» **Exercise**
Please reproduce the entries below word for word, leaving out the pictures.

-=-=-=-=-

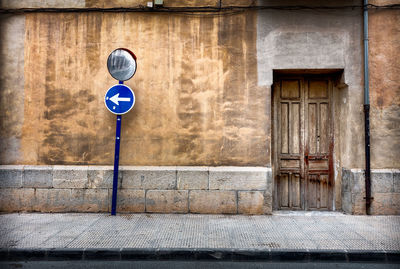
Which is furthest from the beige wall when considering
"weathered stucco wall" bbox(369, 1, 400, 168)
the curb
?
the curb

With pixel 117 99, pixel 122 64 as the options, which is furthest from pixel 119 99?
pixel 122 64

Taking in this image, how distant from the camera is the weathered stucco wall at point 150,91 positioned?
6191 mm

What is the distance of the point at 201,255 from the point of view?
4.13 metres

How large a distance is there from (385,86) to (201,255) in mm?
5336

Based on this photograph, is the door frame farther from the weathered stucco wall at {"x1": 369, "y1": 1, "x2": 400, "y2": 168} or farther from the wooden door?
the weathered stucco wall at {"x1": 369, "y1": 1, "x2": 400, "y2": 168}

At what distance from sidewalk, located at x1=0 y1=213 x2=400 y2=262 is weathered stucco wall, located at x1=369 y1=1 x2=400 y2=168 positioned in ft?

-=-=-=-=-

» **Response for this exercise**
Which is furthest from the beige wall when considering
"weathered stucco wall" bbox(369, 1, 400, 168)
the curb
?
the curb

With pixel 117 99, pixel 122 64 as the options, which is furthest from pixel 119 99?
pixel 122 64

Taking in this image, how distant from the camera is the weathered stucco wall at point 150,91 positioned?
6191 mm

What is the distance of the point at 201,255 from the point of view?
4.13 metres

How large a distance is there from (385,86) to (201,255) in mm?
5336

Based on this photograph, is the door frame farther from the weathered stucco wall at {"x1": 369, "y1": 1, "x2": 400, "y2": 168} or farther from the wooden door?
the weathered stucco wall at {"x1": 369, "y1": 1, "x2": 400, "y2": 168}

At what distance from sidewalk, located at x1=0 y1=213 x2=400 y2=262 is weathered stucco wall, located at x1=369 y1=1 x2=400 y2=168 positioned in ft?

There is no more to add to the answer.